• **WRITTEN PROBLEM**
Rename "nucleus" to "nuclear body" in the rows, starting with the first line and going on through the line with "214L21 225H38L44 223L51", and give those lines again with everything else unchanged. Leave out the pictures.

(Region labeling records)
******
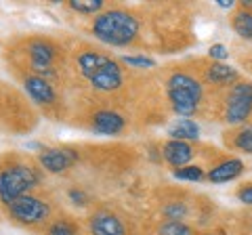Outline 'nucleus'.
<instances>
[{
	"mask_svg": "<svg viewBox=\"0 0 252 235\" xmlns=\"http://www.w3.org/2000/svg\"><path fill=\"white\" fill-rule=\"evenodd\" d=\"M139 34V19L124 9L99 13L93 21V36L109 46H126Z\"/></svg>",
	"mask_w": 252,
	"mask_h": 235,
	"instance_id": "obj_1",
	"label": "nucleus"
},
{
	"mask_svg": "<svg viewBox=\"0 0 252 235\" xmlns=\"http://www.w3.org/2000/svg\"><path fill=\"white\" fill-rule=\"evenodd\" d=\"M80 74L91 82L94 90L112 92L122 86V69L112 57L99 51H82L78 55Z\"/></svg>",
	"mask_w": 252,
	"mask_h": 235,
	"instance_id": "obj_2",
	"label": "nucleus"
},
{
	"mask_svg": "<svg viewBox=\"0 0 252 235\" xmlns=\"http://www.w3.org/2000/svg\"><path fill=\"white\" fill-rule=\"evenodd\" d=\"M40 183V175L34 166L26 162H11L0 168V202L9 206L21 195H28L30 189Z\"/></svg>",
	"mask_w": 252,
	"mask_h": 235,
	"instance_id": "obj_3",
	"label": "nucleus"
},
{
	"mask_svg": "<svg viewBox=\"0 0 252 235\" xmlns=\"http://www.w3.org/2000/svg\"><path fill=\"white\" fill-rule=\"evenodd\" d=\"M168 99L179 116H191L198 112L202 101V84L185 72H175L168 78Z\"/></svg>",
	"mask_w": 252,
	"mask_h": 235,
	"instance_id": "obj_4",
	"label": "nucleus"
},
{
	"mask_svg": "<svg viewBox=\"0 0 252 235\" xmlns=\"http://www.w3.org/2000/svg\"><path fill=\"white\" fill-rule=\"evenodd\" d=\"M9 214L21 225H38L44 223L51 216V206L44 200L36 198V195H21L15 202H11L9 206Z\"/></svg>",
	"mask_w": 252,
	"mask_h": 235,
	"instance_id": "obj_5",
	"label": "nucleus"
},
{
	"mask_svg": "<svg viewBox=\"0 0 252 235\" xmlns=\"http://www.w3.org/2000/svg\"><path fill=\"white\" fill-rule=\"evenodd\" d=\"M252 114V82H238L229 90L225 107V120L229 124H242Z\"/></svg>",
	"mask_w": 252,
	"mask_h": 235,
	"instance_id": "obj_6",
	"label": "nucleus"
},
{
	"mask_svg": "<svg viewBox=\"0 0 252 235\" xmlns=\"http://www.w3.org/2000/svg\"><path fill=\"white\" fill-rule=\"evenodd\" d=\"M28 53H30V61H32L34 72L51 74L53 61L57 57V46L49 40H44V38H36V40H32L28 44Z\"/></svg>",
	"mask_w": 252,
	"mask_h": 235,
	"instance_id": "obj_7",
	"label": "nucleus"
},
{
	"mask_svg": "<svg viewBox=\"0 0 252 235\" xmlns=\"http://www.w3.org/2000/svg\"><path fill=\"white\" fill-rule=\"evenodd\" d=\"M89 229L93 235H126L124 223L107 210H99L89 218Z\"/></svg>",
	"mask_w": 252,
	"mask_h": 235,
	"instance_id": "obj_8",
	"label": "nucleus"
},
{
	"mask_svg": "<svg viewBox=\"0 0 252 235\" xmlns=\"http://www.w3.org/2000/svg\"><path fill=\"white\" fill-rule=\"evenodd\" d=\"M78 160V151L74 149H44L38 155V162L49 172H63L69 166H74Z\"/></svg>",
	"mask_w": 252,
	"mask_h": 235,
	"instance_id": "obj_9",
	"label": "nucleus"
},
{
	"mask_svg": "<svg viewBox=\"0 0 252 235\" xmlns=\"http://www.w3.org/2000/svg\"><path fill=\"white\" fill-rule=\"evenodd\" d=\"M23 86H26L28 95L40 105H53L55 99H57L51 82L42 76H28L26 80H23Z\"/></svg>",
	"mask_w": 252,
	"mask_h": 235,
	"instance_id": "obj_10",
	"label": "nucleus"
},
{
	"mask_svg": "<svg viewBox=\"0 0 252 235\" xmlns=\"http://www.w3.org/2000/svg\"><path fill=\"white\" fill-rule=\"evenodd\" d=\"M164 160H166L172 168H183L187 166V162H191L193 158V147L185 143V141H175L170 139L166 145L162 147Z\"/></svg>",
	"mask_w": 252,
	"mask_h": 235,
	"instance_id": "obj_11",
	"label": "nucleus"
},
{
	"mask_svg": "<svg viewBox=\"0 0 252 235\" xmlns=\"http://www.w3.org/2000/svg\"><path fill=\"white\" fill-rule=\"evenodd\" d=\"M126 120L120 116L112 112V109H101L93 116V128L101 132V135H118L122 128H124Z\"/></svg>",
	"mask_w": 252,
	"mask_h": 235,
	"instance_id": "obj_12",
	"label": "nucleus"
},
{
	"mask_svg": "<svg viewBox=\"0 0 252 235\" xmlns=\"http://www.w3.org/2000/svg\"><path fill=\"white\" fill-rule=\"evenodd\" d=\"M242 170H244L242 160H235V158L225 160V162L217 164L215 168L208 170V181L210 183H229L242 175Z\"/></svg>",
	"mask_w": 252,
	"mask_h": 235,
	"instance_id": "obj_13",
	"label": "nucleus"
},
{
	"mask_svg": "<svg viewBox=\"0 0 252 235\" xmlns=\"http://www.w3.org/2000/svg\"><path fill=\"white\" fill-rule=\"evenodd\" d=\"M168 135L175 141H198L200 139V126L193 120H177L172 126L168 128Z\"/></svg>",
	"mask_w": 252,
	"mask_h": 235,
	"instance_id": "obj_14",
	"label": "nucleus"
},
{
	"mask_svg": "<svg viewBox=\"0 0 252 235\" xmlns=\"http://www.w3.org/2000/svg\"><path fill=\"white\" fill-rule=\"evenodd\" d=\"M206 78L212 84H227V82H233L235 78H238V72L225 63H212L206 69Z\"/></svg>",
	"mask_w": 252,
	"mask_h": 235,
	"instance_id": "obj_15",
	"label": "nucleus"
},
{
	"mask_svg": "<svg viewBox=\"0 0 252 235\" xmlns=\"http://www.w3.org/2000/svg\"><path fill=\"white\" fill-rule=\"evenodd\" d=\"M233 29L238 32V36L252 40V13L250 11H240L233 17Z\"/></svg>",
	"mask_w": 252,
	"mask_h": 235,
	"instance_id": "obj_16",
	"label": "nucleus"
},
{
	"mask_svg": "<svg viewBox=\"0 0 252 235\" xmlns=\"http://www.w3.org/2000/svg\"><path fill=\"white\" fill-rule=\"evenodd\" d=\"M46 235H78V225L67 221V218H57L49 225Z\"/></svg>",
	"mask_w": 252,
	"mask_h": 235,
	"instance_id": "obj_17",
	"label": "nucleus"
},
{
	"mask_svg": "<svg viewBox=\"0 0 252 235\" xmlns=\"http://www.w3.org/2000/svg\"><path fill=\"white\" fill-rule=\"evenodd\" d=\"M103 0H72L69 2V9L82 15H94L103 9Z\"/></svg>",
	"mask_w": 252,
	"mask_h": 235,
	"instance_id": "obj_18",
	"label": "nucleus"
},
{
	"mask_svg": "<svg viewBox=\"0 0 252 235\" xmlns=\"http://www.w3.org/2000/svg\"><path fill=\"white\" fill-rule=\"evenodd\" d=\"M172 176L179 181H189V183H198L204 178V170L200 166H183V168H175Z\"/></svg>",
	"mask_w": 252,
	"mask_h": 235,
	"instance_id": "obj_19",
	"label": "nucleus"
},
{
	"mask_svg": "<svg viewBox=\"0 0 252 235\" xmlns=\"http://www.w3.org/2000/svg\"><path fill=\"white\" fill-rule=\"evenodd\" d=\"M160 235H193V229L183 221H164L160 225Z\"/></svg>",
	"mask_w": 252,
	"mask_h": 235,
	"instance_id": "obj_20",
	"label": "nucleus"
},
{
	"mask_svg": "<svg viewBox=\"0 0 252 235\" xmlns=\"http://www.w3.org/2000/svg\"><path fill=\"white\" fill-rule=\"evenodd\" d=\"M235 147L246 153H252V124L244 126L238 135H235Z\"/></svg>",
	"mask_w": 252,
	"mask_h": 235,
	"instance_id": "obj_21",
	"label": "nucleus"
},
{
	"mask_svg": "<svg viewBox=\"0 0 252 235\" xmlns=\"http://www.w3.org/2000/svg\"><path fill=\"white\" fill-rule=\"evenodd\" d=\"M122 61L130 67H145V69L156 65V61L152 57H145V55H124Z\"/></svg>",
	"mask_w": 252,
	"mask_h": 235,
	"instance_id": "obj_22",
	"label": "nucleus"
},
{
	"mask_svg": "<svg viewBox=\"0 0 252 235\" xmlns=\"http://www.w3.org/2000/svg\"><path fill=\"white\" fill-rule=\"evenodd\" d=\"M185 214H187V208H185L181 202L168 204V206L164 208V216H166L168 221H183V216H185Z\"/></svg>",
	"mask_w": 252,
	"mask_h": 235,
	"instance_id": "obj_23",
	"label": "nucleus"
},
{
	"mask_svg": "<svg viewBox=\"0 0 252 235\" xmlns=\"http://www.w3.org/2000/svg\"><path fill=\"white\" fill-rule=\"evenodd\" d=\"M208 55H210L212 59H217V61H223V59H227L229 51H227L225 44H212L210 49H208Z\"/></svg>",
	"mask_w": 252,
	"mask_h": 235,
	"instance_id": "obj_24",
	"label": "nucleus"
},
{
	"mask_svg": "<svg viewBox=\"0 0 252 235\" xmlns=\"http://www.w3.org/2000/svg\"><path fill=\"white\" fill-rule=\"evenodd\" d=\"M69 200L78 204V206H86V204H89V195L82 189H69Z\"/></svg>",
	"mask_w": 252,
	"mask_h": 235,
	"instance_id": "obj_25",
	"label": "nucleus"
},
{
	"mask_svg": "<svg viewBox=\"0 0 252 235\" xmlns=\"http://www.w3.org/2000/svg\"><path fill=\"white\" fill-rule=\"evenodd\" d=\"M238 198H240V202H244V204H248V206H252V185H248V187H244V189H240V191H238Z\"/></svg>",
	"mask_w": 252,
	"mask_h": 235,
	"instance_id": "obj_26",
	"label": "nucleus"
},
{
	"mask_svg": "<svg viewBox=\"0 0 252 235\" xmlns=\"http://www.w3.org/2000/svg\"><path fill=\"white\" fill-rule=\"evenodd\" d=\"M217 4L220 6V9H231V6H233L231 0H217Z\"/></svg>",
	"mask_w": 252,
	"mask_h": 235,
	"instance_id": "obj_27",
	"label": "nucleus"
},
{
	"mask_svg": "<svg viewBox=\"0 0 252 235\" xmlns=\"http://www.w3.org/2000/svg\"><path fill=\"white\" fill-rule=\"evenodd\" d=\"M206 235H215V233H206Z\"/></svg>",
	"mask_w": 252,
	"mask_h": 235,
	"instance_id": "obj_28",
	"label": "nucleus"
}]
</instances>
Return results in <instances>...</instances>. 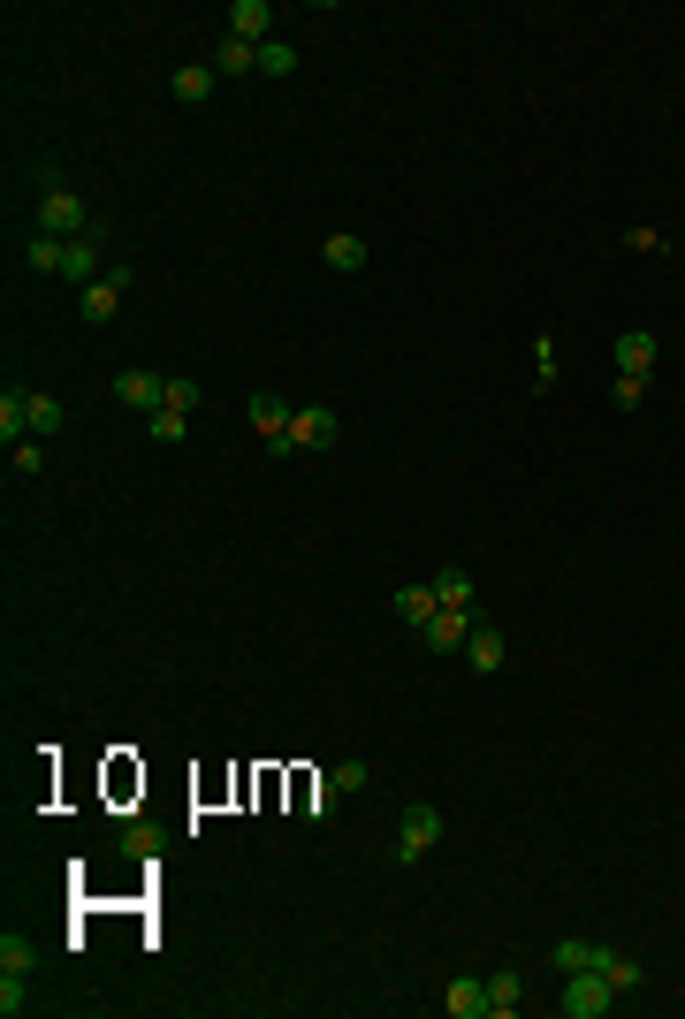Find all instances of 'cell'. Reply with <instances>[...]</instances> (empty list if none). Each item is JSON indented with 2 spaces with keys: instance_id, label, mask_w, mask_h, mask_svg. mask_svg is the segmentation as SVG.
Masks as SVG:
<instances>
[{
  "instance_id": "cell-1",
  "label": "cell",
  "mask_w": 685,
  "mask_h": 1019,
  "mask_svg": "<svg viewBox=\"0 0 685 1019\" xmlns=\"http://www.w3.org/2000/svg\"><path fill=\"white\" fill-rule=\"evenodd\" d=\"M579 967L609 974L617 997H625V989H648V967H640V959H625V951H609V944H594V936H564V944H556V974H579Z\"/></svg>"
},
{
  "instance_id": "cell-2",
  "label": "cell",
  "mask_w": 685,
  "mask_h": 1019,
  "mask_svg": "<svg viewBox=\"0 0 685 1019\" xmlns=\"http://www.w3.org/2000/svg\"><path fill=\"white\" fill-rule=\"evenodd\" d=\"M100 221H92V206L77 198V190H46L38 198V236H61V244H77V236H92Z\"/></svg>"
},
{
  "instance_id": "cell-3",
  "label": "cell",
  "mask_w": 685,
  "mask_h": 1019,
  "mask_svg": "<svg viewBox=\"0 0 685 1019\" xmlns=\"http://www.w3.org/2000/svg\"><path fill=\"white\" fill-rule=\"evenodd\" d=\"M617 1005V989H609V974H594V967H579V974H564V1019H602Z\"/></svg>"
},
{
  "instance_id": "cell-4",
  "label": "cell",
  "mask_w": 685,
  "mask_h": 1019,
  "mask_svg": "<svg viewBox=\"0 0 685 1019\" xmlns=\"http://www.w3.org/2000/svg\"><path fill=\"white\" fill-rule=\"evenodd\" d=\"M290 411H298V403H282V396H267V388L244 403V419L259 426V449H267V457H290Z\"/></svg>"
},
{
  "instance_id": "cell-5",
  "label": "cell",
  "mask_w": 685,
  "mask_h": 1019,
  "mask_svg": "<svg viewBox=\"0 0 685 1019\" xmlns=\"http://www.w3.org/2000/svg\"><path fill=\"white\" fill-rule=\"evenodd\" d=\"M473 624H480V609H434V617L419 624V647H427V655H465Z\"/></svg>"
},
{
  "instance_id": "cell-6",
  "label": "cell",
  "mask_w": 685,
  "mask_h": 1019,
  "mask_svg": "<svg viewBox=\"0 0 685 1019\" xmlns=\"http://www.w3.org/2000/svg\"><path fill=\"white\" fill-rule=\"evenodd\" d=\"M115 403H123V411H138V419H153V411L169 403V373H146V365L115 373Z\"/></svg>"
},
{
  "instance_id": "cell-7",
  "label": "cell",
  "mask_w": 685,
  "mask_h": 1019,
  "mask_svg": "<svg viewBox=\"0 0 685 1019\" xmlns=\"http://www.w3.org/2000/svg\"><path fill=\"white\" fill-rule=\"evenodd\" d=\"M342 434V419L328 411V403H298L290 411V457H305V449H328Z\"/></svg>"
},
{
  "instance_id": "cell-8",
  "label": "cell",
  "mask_w": 685,
  "mask_h": 1019,
  "mask_svg": "<svg viewBox=\"0 0 685 1019\" xmlns=\"http://www.w3.org/2000/svg\"><path fill=\"white\" fill-rule=\"evenodd\" d=\"M434 845H442V815H434L427 799H411V807H404V838H396V859L411 867V859H427Z\"/></svg>"
},
{
  "instance_id": "cell-9",
  "label": "cell",
  "mask_w": 685,
  "mask_h": 1019,
  "mask_svg": "<svg viewBox=\"0 0 685 1019\" xmlns=\"http://www.w3.org/2000/svg\"><path fill=\"white\" fill-rule=\"evenodd\" d=\"M609 358H617V373H640V380H655V358H663V342L648 336V328H625V336L609 342Z\"/></svg>"
},
{
  "instance_id": "cell-10",
  "label": "cell",
  "mask_w": 685,
  "mask_h": 1019,
  "mask_svg": "<svg viewBox=\"0 0 685 1019\" xmlns=\"http://www.w3.org/2000/svg\"><path fill=\"white\" fill-rule=\"evenodd\" d=\"M229 38H244V46H267V31H275V8L267 0H229V23H221Z\"/></svg>"
},
{
  "instance_id": "cell-11",
  "label": "cell",
  "mask_w": 685,
  "mask_h": 1019,
  "mask_svg": "<svg viewBox=\"0 0 685 1019\" xmlns=\"http://www.w3.org/2000/svg\"><path fill=\"white\" fill-rule=\"evenodd\" d=\"M442 1012L450 1019H488V974H457L442 989Z\"/></svg>"
},
{
  "instance_id": "cell-12",
  "label": "cell",
  "mask_w": 685,
  "mask_h": 1019,
  "mask_svg": "<svg viewBox=\"0 0 685 1019\" xmlns=\"http://www.w3.org/2000/svg\"><path fill=\"white\" fill-rule=\"evenodd\" d=\"M465 663H473L480 678H496V670H503V632H496L488 617L473 624V640H465Z\"/></svg>"
},
{
  "instance_id": "cell-13",
  "label": "cell",
  "mask_w": 685,
  "mask_h": 1019,
  "mask_svg": "<svg viewBox=\"0 0 685 1019\" xmlns=\"http://www.w3.org/2000/svg\"><path fill=\"white\" fill-rule=\"evenodd\" d=\"M434 601H442V609H480L473 571H457V563H450V571H434Z\"/></svg>"
},
{
  "instance_id": "cell-14",
  "label": "cell",
  "mask_w": 685,
  "mask_h": 1019,
  "mask_svg": "<svg viewBox=\"0 0 685 1019\" xmlns=\"http://www.w3.org/2000/svg\"><path fill=\"white\" fill-rule=\"evenodd\" d=\"M525 1005V982H518V967H496L488 974V1019H511Z\"/></svg>"
},
{
  "instance_id": "cell-15",
  "label": "cell",
  "mask_w": 685,
  "mask_h": 1019,
  "mask_svg": "<svg viewBox=\"0 0 685 1019\" xmlns=\"http://www.w3.org/2000/svg\"><path fill=\"white\" fill-rule=\"evenodd\" d=\"M123 297H130V290H123V282H107V274H100V282H92V290H84V320H92V328H107V320H115V313H123Z\"/></svg>"
},
{
  "instance_id": "cell-16",
  "label": "cell",
  "mask_w": 685,
  "mask_h": 1019,
  "mask_svg": "<svg viewBox=\"0 0 685 1019\" xmlns=\"http://www.w3.org/2000/svg\"><path fill=\"white\" fill-rule=\"evenodd\" d=\"M434 609H442V601H434V578H419V586H396V617H404L411 632H419Z\"/></svg>"
},
{
  "instance_id": "cell-17",
  "label": "cell",
  "mask_w": 685,
  "mask_h": 1019,
  "mask_svg": "<svg viewBox=\"0 0 685 1019\" xmlns=\"http://www.w3.org/2000/svg\"><path fill=\"white\" fill-rule=\"evenodd\" d=\"M169 92H175V99H183V107H198V99H213V69H206V61H183V69H175V77H169Z\"/></svg>"
},
{
  "instance_id": "cell-18",
  "label": "cell",
  "mask_w": 685,
  "mask_h": 1019,
  "mask_svg": "<svg viewBox=\"0 0 685 1019\" xmlns=\"http://www.w3.org/2000/svg\"><path fill=\"white\" fill-rule=\"evenodd\" d=\"M213 77H259V46H244V38H221V54H213Z\"/></svg>"
},
{
  "instance_id": "cell-19",
  "label": "cell",
  "mask_w": 685,
  "mask_h": 1019,
  "mask_svg": "<svg viewBox=\"0 0 685 1019\" xmlns=\"http://www.w3.org/2000/svg\"><path fill=\"white\" fill-rule=\"evenodd\" d=\"M321 259H328L336 274H358V267H365V236H350V229H342V236L321 244Z\"/></svg>"
},
{
  "instance_id": "cell-20",
  "label": "cell",
  "mask_w": 685,
  "mask_h": 1019,
  "mask_svg": "<svg viewBox=\"0 0 685 1019\" xmlns=\"http://www.w3.org/2000/svg\"><path fill=\"white\" fill-rule=\"evenodd\" d=\"M61 251H69L61 236H31V244H23V267H31V274H61Z\"/></svg>"
},
{
  "instance_id": "cell-21",
  "label": "cell",
  "mask_w": 685,
  "mask_h": 1019,
  "mask_svg": "<svg viewBox=\"0 0 685 1019\" xmlns=\"http://www.w3.org/2000/svg\"><path fill=\"white\" fill-rule=\"evenodd\" d=\"M0 442H8V449H15V442H31V411H23V396H15V388L0 396Z\"/></svg>"
},
{
  "instance_id": "cell-22",
  "label": "cell",
  "mask_w": 685,
  "mask_h": 1019,
  "mask_svg": "<svg viewBox=\"0 0 685 1019\" xmlns=\"http://www.w3.org/2000/svg\"><path fill=\"white\" fill-rule=\"evenodd\" d=\"M23 411H31V442H54L61 434V403L54 396H23Z\"/></svg>"
},
{
  "instance_id": "cell-23",
  "label": "cell",
  "mask_w": 685,
  "mask_h": 1019,
  "mask_svg": "<svg viewBox=\"0 0 685 1019\" xmlns=\"http://www.w3.org/2000/svg\"><path fill=\"white\" fill-rule=\"evenodd\" d=\"M38 967V944L31 936H0V974H31Z\"/></svg>"
},
{
  "instance_id": "cell-24",
  "label": "cell",
  "mask_w": 685,
  "mask_h": 1019,
  "mask_svg": "<svg viewBox=\"0 0 685 1019\" xmlns=\"http://www.w3.org/2000/svg\"><path fill=\"white\" fill-rule=\"evenodd\" d=\"M290 69H298V46L267 38V46H259V77H290Z\"/></svg>"
},
{
  "instance_id": "cell-25",
  "label": "cell",
  "mask_w": 685,
  "mask_h": 1019,
  "mask_svg": "<svg viewBox=\"0 0 685 1019\" xmlns=\"http://www.w3.org/2000/svg\"><path fill=\"white\" fill-rule=\"evenodd\" d=\"M609 403H617V411H640V403H648V380H640V373H617V380H609Z\"/></svg>"
},
{
  "instance_id": "cell-26",
  "label": "cell",
  "mask_w": 685,
  "mask_h": 1019,
  "mask_svg": "<svg viewBox=\"0 0 685 1019\" xmlns=\"http://www.w3.org/2000/svg\"><path fill=\"white\" fill-rule=\"evenodd\" d=\"M8 465H15V480H38V472H46V449H38V442H15Z\"/></svg>"
},
{
  "instance_id": "cell-27",
  "label": "cell",
  "mask_w": 685,
  "mask_h": 1019,
  "mask_svg": "<svg viewBox=\"0 0 685 1019\" xmlns=\"http://www.w3.org/2000/svg\"><path fill=\"white\" fill-rule=\"evenodd\" d=\"M146 426H153V442H183L190 434V411H153Z\"/></svg>"
},
{
  "instance_id": "cell-28",
  "label": "cell",
  "mask_w": 685,
  "mask_h": 1019,
  "mask_svg": "<svg viewBox=\"0 0 685 1019\" xmlns=\"http://www.w3.org/2000/svg\"><path fill=\"white\" fill-rule=\"evenodd\" d=\"M161 411H198V380L190 373H169V403Z\"/></svg>"
},
{
  "instance_id": "cell-29",
  "label": "cell",
  "mask_w": 685,
  "mask_h": 1019,
  "mask_svg": "<svg viewBox=\"0 0 685 1019\" xmlns=\"http://www.w3.org/2000/svg\"><path fill=\"white\" fill-rule=\"evenodd\" d=\"M328 784H336V792H365V761H336Z\"/></svg>"
},
{
  "instance_id": "cell-30",
  "label": "cell",
  "mask_w": 685,
  "mask_h": 1019,
  "mask_svg": "<svg viewBox=\"0 0 685 1019\" xmlns=\"http://www.w3.org/2000/svg\"><path fill=\"white\" fill-rule=\"evenodd\" d=\"M23 1005H31V997H23V974H0V1012L15 1019V1012H23Z\"/></svg>"
},
{
  "instance_id": "cell-31",
  "label": "cell",
  "mask_w": 685,
  "mask_h": 1019,
  "mask_svg": "<svg viewBox=\"0 0 685 1019\" xmlns=\"http://www.w3.org/2000/svg\"><path fill=\"white\" fill-rule=\"evenodd\" d=\"M625 244H632V251H671V244H663V229H625Z\"/></svg>"
},
{
  "instance_id": "cell-32",
  "label": "cell",
  "mask_w": 685,
  "mask_h": 1019,
  "mask_svg": "<svg viewBox=\"0 0 685 1019\" xmlns=\"http://www.w3.org/2000/svg\"><path fill=\"white\" fill-rule=\"evenodd\" d=\"M123 852H138V859H153V852H161V838H153V830H130V838H123Z\"/></svg>"
}]
</instances>
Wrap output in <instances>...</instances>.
******
• **WORKED SOLUTION**
Outline 'nuclear body'.
<instances>
[{
	"mask_svg": "<svg viewBox=\"0 0 252 235\" xmlns=\"http://www.w3.org/2000/svg\"><path fill=\"white\" fill-rule=\"evenodd\" d=\"M139 34V19L124 9L99 13L93 21V36L109 46H126Z\"/></svg>",
	"mask_w": 252,
	"mask_h": 235,
	"instance_id": "obj_1",
	"label": "nuclear body"
},
{
	"mask_svg": "<svg viewBox=\"0 0 252 235\" xmlns=\"http://www.w3.org/2000/svg\"><path fill=\"white\" fill-rule=\"evenodd\" d=\"M80 74L91 82L94 90L112 92L122 86V69L112 57L99 51H82L78 55Z\"/></svg>",
	"mask_w": 252,
	"mask_h": 235,
	"instance_id": "obj_2",
	"label": "nuclear body"
},
{
	"mask_svg": "<svg viewBox=\"0 0 252 235\" xmlns=\"http://www.w3.org/2000/svg\"><path fill=\"white\" fill-rule=\"evenodd\" d=\"M40 183V175L34 166L26 162H11L0 168V202L9 206L21 195H28L30 189Z\"/></svg>",
	"mask_w": 252,
	"mask_h": 235,
	"instance_id": "obj_3",
	"label": "nuclear body"
},
{
	"mask_svg": "<svg viewBox=\"0 0 252 235\" xmlns=\"http://www.w3.org/2000/svg\"><path fill=\"white\" fill-rule=\"evenodd\" d=\"M168 99L179 116H191L198 112L202 101V84L185 72H175L168 78Z\"/></svg>",
	"mask_w": 252,
	"mask_h": 235,
	"instance_id": "obj_4",
	"label": "nuclear body"
},
{
	"mask_svg": "<svg viewBox=\"0 0 252 235\" xmlns=\"http://www.w3.org/2000/svg\"><path fill=\"white\" fill-rule=\"evenodd\" d=\"M9 214L21 225H38L44 223L51 216V206L44 200L36 198V195H21L15 202H11L9 206Z\"/></svg>",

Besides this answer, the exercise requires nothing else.